Hasil pemeriksaan, Kejari Siantar menetapkan indikasi kerugian keuangan negara pada Proyek Pembangunan Jembatan VIII Sta 13+441 sampai Sta 13+436 sebesar Rp 304 juta. Indikasi kerugian negara itu ditetapkan, beranjak dari pemeriksaan ahli dari Politekhnik Negeri Medan (Polmed).
Bahkan, hasil pemeriksaan dari Kejari itu digunakan Dinas Pekarjaan Umum dan Penataan Ruang (Dinas PUPR) Kota Siantar untuk menagih pengembalian kerugian keuangan negara kepada kontraktor.
Sementara tahun 2020, Badan Pemeriksa Keuangan (BPK) telah menerbitkan laporan hasil pemeriksaan (LHP) BPK terhadap pengelolaan keuangan Pemko Siantar tahun 2019, yang didalamnya termasuk kegiatan program anggaran Proyek Pembangunan Jembatan VIII Sta 13+441 sampai Sta 13+436.
BPK menyatakan, proyek jembatan yang dikerjakan PT EPP (PT Erapratama Putra Perkasa) terindikasi merugikan keuangan negara sebesar Rp 2,9 miliar. Hingga lewat 60 hari setelah hasil audit BPK diterbitkan, kontraktor PT EPP belum membayar kerugian negara tersebut.
Diduga kerugian negara baru dibayarkan PT EPP setelah Kejari Siantar menerbitkan hasil pemeriksaan. Pun begitu, yang sudah dibayarkan tidak sebesar nilai kerugian negara yang dinyatakan BPK.
Menyikapi hasil pemeriksaan Kejari Siantar, Akademisi Universitas Simalungun (USI) Dr Muldri Pasaribu SH MH menilai, bila Kejaksaan Negeri Siantar menetapkan kerugian keuangan negara, maka Kejari Siantar telah menyalahgunakan wewenang. “Menyalagunakan wewenang,” ujar Muldri Pasaribu.
Penilaian Muldri Pasaribu beranjak dari amanah UUD 1945, UU Nomor 15 Tahun 2006 tentang BPK dan Surat Edaran Mahkamah Agung (SEMA) Nomor 4 Tahun 2016 tentang Pemberlakuan Rumusan Hasil Rapat Pleno Kamar Mahkamah Agung.
Dikatakan, sesuai UUD 1945 dan UU Nomor 15 Tahun 2006, BPK memiliki kewenangan memeriksa pengelolaan dan tanggungjawab keuangan negara. Dimana, hasil dari pemeriksaan diserahkan BPK kepada DPR RI, DPD RI dan DPRD, sesuai dengan kewenangannya.
Kemudian, hasil pemeriksaan itu ditindaklanjuti oleh lembaga perwakilan maupun nadan sesuai dengan ketentuan undang-undang (UU).

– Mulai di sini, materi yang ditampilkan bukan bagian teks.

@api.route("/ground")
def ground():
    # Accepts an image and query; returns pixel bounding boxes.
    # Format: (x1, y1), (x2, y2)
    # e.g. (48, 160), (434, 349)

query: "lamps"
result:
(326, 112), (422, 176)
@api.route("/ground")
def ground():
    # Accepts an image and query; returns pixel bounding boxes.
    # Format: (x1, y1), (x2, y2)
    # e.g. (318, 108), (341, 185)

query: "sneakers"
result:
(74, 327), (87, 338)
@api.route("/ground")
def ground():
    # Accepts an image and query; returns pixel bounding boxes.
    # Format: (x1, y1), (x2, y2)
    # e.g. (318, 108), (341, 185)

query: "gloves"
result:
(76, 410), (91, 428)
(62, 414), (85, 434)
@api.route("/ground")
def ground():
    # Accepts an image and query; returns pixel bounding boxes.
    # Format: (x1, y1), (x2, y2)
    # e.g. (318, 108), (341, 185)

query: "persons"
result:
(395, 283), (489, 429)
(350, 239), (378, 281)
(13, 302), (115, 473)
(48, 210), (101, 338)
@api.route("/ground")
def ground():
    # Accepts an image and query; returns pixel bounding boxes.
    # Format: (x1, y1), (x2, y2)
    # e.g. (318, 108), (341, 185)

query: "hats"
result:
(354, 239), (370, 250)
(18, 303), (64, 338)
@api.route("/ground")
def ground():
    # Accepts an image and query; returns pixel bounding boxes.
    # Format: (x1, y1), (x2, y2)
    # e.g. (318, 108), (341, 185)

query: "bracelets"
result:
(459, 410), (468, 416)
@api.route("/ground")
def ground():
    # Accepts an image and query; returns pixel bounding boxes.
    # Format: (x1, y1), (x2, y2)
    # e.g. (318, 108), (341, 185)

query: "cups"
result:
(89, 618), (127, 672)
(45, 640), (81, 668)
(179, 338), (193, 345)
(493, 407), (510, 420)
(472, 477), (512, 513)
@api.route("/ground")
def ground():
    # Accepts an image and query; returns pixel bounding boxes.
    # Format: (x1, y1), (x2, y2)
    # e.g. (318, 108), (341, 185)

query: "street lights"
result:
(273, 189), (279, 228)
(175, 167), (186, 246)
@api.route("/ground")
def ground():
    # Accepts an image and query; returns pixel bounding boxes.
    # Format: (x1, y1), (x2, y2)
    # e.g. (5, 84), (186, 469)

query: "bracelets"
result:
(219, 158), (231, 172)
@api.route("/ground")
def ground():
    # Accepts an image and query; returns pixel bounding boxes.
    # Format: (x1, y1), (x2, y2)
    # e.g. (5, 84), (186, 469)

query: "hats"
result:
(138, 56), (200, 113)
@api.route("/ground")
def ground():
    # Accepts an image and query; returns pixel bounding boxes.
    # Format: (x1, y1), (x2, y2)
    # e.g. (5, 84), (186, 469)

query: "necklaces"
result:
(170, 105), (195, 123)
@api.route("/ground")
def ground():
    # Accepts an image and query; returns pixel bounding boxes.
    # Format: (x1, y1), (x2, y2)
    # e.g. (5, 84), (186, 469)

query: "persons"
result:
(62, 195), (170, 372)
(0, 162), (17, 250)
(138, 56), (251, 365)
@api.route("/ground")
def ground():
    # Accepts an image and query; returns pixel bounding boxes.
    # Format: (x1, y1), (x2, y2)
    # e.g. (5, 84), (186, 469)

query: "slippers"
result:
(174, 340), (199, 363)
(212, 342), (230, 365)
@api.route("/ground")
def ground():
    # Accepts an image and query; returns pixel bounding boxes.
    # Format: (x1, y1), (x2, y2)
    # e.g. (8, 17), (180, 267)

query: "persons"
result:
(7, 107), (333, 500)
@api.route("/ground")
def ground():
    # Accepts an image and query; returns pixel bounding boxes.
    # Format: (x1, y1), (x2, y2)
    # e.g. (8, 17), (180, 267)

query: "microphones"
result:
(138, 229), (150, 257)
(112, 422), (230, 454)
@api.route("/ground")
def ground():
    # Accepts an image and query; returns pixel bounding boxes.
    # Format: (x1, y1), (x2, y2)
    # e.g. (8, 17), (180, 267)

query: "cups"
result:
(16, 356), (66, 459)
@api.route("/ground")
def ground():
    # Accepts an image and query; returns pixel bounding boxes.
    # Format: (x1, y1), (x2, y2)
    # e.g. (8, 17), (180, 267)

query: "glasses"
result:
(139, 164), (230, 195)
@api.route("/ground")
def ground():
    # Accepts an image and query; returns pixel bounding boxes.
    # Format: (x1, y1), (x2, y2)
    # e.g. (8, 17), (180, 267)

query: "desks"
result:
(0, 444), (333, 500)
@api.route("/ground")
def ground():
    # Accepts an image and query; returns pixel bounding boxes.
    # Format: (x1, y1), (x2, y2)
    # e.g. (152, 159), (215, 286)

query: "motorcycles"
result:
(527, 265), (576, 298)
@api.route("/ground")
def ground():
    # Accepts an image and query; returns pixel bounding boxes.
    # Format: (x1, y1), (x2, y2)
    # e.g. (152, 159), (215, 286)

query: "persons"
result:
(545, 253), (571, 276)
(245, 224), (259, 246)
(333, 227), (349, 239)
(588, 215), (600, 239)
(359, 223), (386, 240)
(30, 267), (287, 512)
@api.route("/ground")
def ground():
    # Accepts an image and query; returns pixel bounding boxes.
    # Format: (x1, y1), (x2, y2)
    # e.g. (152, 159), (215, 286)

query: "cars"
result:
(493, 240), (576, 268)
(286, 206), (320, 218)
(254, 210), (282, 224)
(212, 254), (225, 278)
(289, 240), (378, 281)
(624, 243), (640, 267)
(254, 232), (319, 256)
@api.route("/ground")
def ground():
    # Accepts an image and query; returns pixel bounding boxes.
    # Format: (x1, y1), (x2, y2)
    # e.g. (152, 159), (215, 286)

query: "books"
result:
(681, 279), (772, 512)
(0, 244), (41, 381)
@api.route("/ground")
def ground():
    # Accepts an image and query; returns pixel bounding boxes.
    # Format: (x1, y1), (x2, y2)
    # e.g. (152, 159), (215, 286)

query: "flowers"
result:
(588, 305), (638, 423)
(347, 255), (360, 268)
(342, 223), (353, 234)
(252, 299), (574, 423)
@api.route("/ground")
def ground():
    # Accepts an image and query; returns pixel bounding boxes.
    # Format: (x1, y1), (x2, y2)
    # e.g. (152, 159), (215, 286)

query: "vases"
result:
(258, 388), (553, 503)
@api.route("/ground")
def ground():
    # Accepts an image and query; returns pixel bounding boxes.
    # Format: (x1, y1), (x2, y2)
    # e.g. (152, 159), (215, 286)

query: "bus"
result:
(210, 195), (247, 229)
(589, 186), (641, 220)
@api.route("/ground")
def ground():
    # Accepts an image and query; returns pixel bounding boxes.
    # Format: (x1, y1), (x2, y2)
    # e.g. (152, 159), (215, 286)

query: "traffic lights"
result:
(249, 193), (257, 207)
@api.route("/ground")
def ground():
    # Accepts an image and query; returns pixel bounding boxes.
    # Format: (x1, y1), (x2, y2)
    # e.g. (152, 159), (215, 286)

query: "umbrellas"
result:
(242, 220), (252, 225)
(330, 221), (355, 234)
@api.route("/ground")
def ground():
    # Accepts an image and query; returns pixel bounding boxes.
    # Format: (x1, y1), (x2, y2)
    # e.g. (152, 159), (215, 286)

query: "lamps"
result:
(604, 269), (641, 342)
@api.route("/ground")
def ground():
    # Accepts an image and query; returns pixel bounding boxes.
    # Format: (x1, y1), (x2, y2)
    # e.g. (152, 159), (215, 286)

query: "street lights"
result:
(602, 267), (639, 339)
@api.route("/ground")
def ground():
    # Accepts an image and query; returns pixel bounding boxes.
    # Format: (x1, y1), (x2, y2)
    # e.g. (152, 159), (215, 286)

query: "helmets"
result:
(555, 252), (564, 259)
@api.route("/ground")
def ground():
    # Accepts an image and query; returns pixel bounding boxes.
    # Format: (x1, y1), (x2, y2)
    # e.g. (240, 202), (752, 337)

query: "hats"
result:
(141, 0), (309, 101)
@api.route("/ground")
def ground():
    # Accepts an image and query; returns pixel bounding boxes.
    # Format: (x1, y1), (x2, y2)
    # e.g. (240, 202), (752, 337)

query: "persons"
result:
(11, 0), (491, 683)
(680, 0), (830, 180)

“Ditegaskan lagi pada pasal 6 (UU Nomor 15 Tahun 2006), BPK bertugas memeriksa pengelolaan dan tanggungjawab keuangan negara yang dilakukan oleh pemerintah pusat, pemerintah daerah, lembaga negara lainnya, Bank Indonesia, BUMN, Badan Layanan Umum, BUMD dan lembaga atau badan lain yang mengelola keuangan negara,” ujarnya.
Sesuai Pasal 30 ayat 1 UU Nomor 16 Tahun 2004 tentang Kejaksaan, lanjut Dosen Fakultas Hukum ini, pada bidang pidana kejaksaan mempunyai tugas dan wewenang melakukan penuntutan, serta melaksanakan penetapan hakim dan putusan pengadilan yang telah berkekuatan hukum tetap.
Lalu tugas dan wewenang lainnya, melakukan pengawasan terhadap pelaksanaan putusan pidana bersyarat, putusan pidana pengawasan dan keputusan lepas bersyarat. Melakukan penyidikan terhadap tindak pidana tertentu berdasarkan UU.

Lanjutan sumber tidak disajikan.